Meine Webseite LINK: 

http://mta-webseite.24.gp/HOME/

Pfad zu CSS:

http://mta-webseite.24.gp/HOME/CSS/home.css


----------



## SpiceLab (10. Februar 2011)

Erzeuge einfach ein <div>-Element, das zum einen die Layoutbreite erhält und im Vewport horizontal zentriert wird, und zum zweiten alle Seitenbereiche (Header, Navigation, Content, Footer) umschließt.

Die Abstände werden nun an dessen Boxenränder ausgerichtet, womit sie unabhängig von der jeweiligen Browserfenstergröße sind, und die Elemente sich somit nicht mehr verschieben.


----------



## umar420 (10. Februar 2011)

Ich habe jetzt nicht ganz verstanden wie mache ich das jetzt mit div tag ?
Es tut mir wirklich leid ich bin net so mächtig in programieren zu mindest noch nicht wöäre sehr nett wenn du mir dabei helfen könntest.


----------



## umar420 (10. Februar 2011)

So ich habe jetzt in Div tag alles gebackt aber jetzt zeigt er mir in leptop falsch und in normalen bildschrim richtig. Was habe ich jetzt falsch gemacht.

Meine Webseite LINK:

http://mta-webseite.24.gp/HOME/

Pfad zu CSS:

http://mta-webseite.24.gp/HOME/CSS/home.css


----------



## SpiceLab (10. Februar 2011)

umar420 hat gesagt.:


> Was habe ich jetzt falsch gemacht.


Der Validator sagt's dir: http://validator.w3.org/check?uri=h...(detect+automatically)&doctype=Inline&group=0 

Dein HTML-Code enthält derzeit 9 öffnende <div>-Tags, jedoch nur  8 schliessende </div>-Tags.


----------



## umar420 (10. Februar 2011)

aha danke ich habe gerade alles verbessert und die seite ist jetzt fehlerfrei nach der valitator. Aber jetzt wird in IE, Chrome,Mozilla und safari anders gezeigt. Also ich meine das jeder browser zeigt anders. was muss ich jetzt dagegen tuhn das es gleich zeigt ?

┄┄┄┄┄┄┄┄┄┄

§ Schriftliche Aufgabe a
Ordne die Zeilen unten von der Zeile mit „From this photograph“ bis zur letzten Zeile als JSON-Liste von Zeichenketten an, eine Zeichenkette pro Zeile und ohne Leerzeilen.

Auszüge aus einem räumlichen Datensatz:

┄┄┄┄┄┄┄┄┄┄

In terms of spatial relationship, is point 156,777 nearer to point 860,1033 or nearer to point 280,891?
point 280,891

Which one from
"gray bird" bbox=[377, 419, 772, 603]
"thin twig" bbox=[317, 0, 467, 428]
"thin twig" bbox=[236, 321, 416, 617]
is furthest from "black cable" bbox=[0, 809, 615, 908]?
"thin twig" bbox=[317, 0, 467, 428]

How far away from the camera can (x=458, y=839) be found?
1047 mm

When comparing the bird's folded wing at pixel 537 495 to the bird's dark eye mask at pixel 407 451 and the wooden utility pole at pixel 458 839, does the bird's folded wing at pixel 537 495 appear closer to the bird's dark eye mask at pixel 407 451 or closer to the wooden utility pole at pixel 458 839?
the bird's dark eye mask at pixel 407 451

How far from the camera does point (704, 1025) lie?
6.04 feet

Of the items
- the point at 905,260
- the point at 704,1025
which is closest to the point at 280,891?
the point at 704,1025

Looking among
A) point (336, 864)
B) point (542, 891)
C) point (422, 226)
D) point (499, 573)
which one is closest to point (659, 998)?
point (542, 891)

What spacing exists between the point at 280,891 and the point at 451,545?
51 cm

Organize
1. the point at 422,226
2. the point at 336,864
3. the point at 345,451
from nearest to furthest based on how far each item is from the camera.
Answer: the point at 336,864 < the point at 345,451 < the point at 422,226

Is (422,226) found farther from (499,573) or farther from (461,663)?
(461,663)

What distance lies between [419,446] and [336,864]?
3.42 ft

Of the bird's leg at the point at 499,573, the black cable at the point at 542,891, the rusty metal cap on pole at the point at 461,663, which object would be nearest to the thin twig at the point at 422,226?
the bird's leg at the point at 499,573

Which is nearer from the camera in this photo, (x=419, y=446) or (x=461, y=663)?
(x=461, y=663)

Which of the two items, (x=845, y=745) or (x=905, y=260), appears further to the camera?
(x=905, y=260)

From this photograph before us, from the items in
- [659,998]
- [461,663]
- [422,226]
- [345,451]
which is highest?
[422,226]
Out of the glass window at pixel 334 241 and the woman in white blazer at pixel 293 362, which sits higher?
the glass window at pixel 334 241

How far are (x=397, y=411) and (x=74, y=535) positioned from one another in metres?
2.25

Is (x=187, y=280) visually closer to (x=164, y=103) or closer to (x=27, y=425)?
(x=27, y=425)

┄┄┄┄┄┄┄┄┄┄

§ Schriftliche Aufgabe b
Beantworte anhand des Forumsauszugs die folgenden Fragen:
(i) Welche Seitenbereiche soll das vorgeschlagene <div>-Element umschließen?
(ii) Wie viele öffnende und wie viele schließende <div>-Tags enthält der HTML-Code laut SpiceLab?
(iii) In welchen Browsern wird die Seite laut dem letzten Beitrag unterschiedlich angezeigt?

§ Schriftliche Antwort a
[
  "From this photograph before us, from the items in",
  "- [659,998]",
  "- [461,663]",
  "- [422,226]",
  "- [345,451]",
  "which is highest?",
  "[422,226]",
  "Out of the glass window at pixel 334 241 and the woman in white blazer at pixel 293 362, which sits higher?",
  "the glass window at pixel 334 241",
  "How far are (x=397, y=411) and (x=74, y=535) positioned from one another in metres?",
  "2.25",
  "Is (x=187, y=280) visually closer to (x=164, y=103) or closer to (x=27, y=425)?",
  "(x=27, y=425)"
]

§ Schriftliche Antwort b
(i) Header, Navigation, Content und Footer.
(ii) 9 öffnende und 8 schließende <div>-Tags.
(iii) In IE, Chrome, Mozilla und Safari.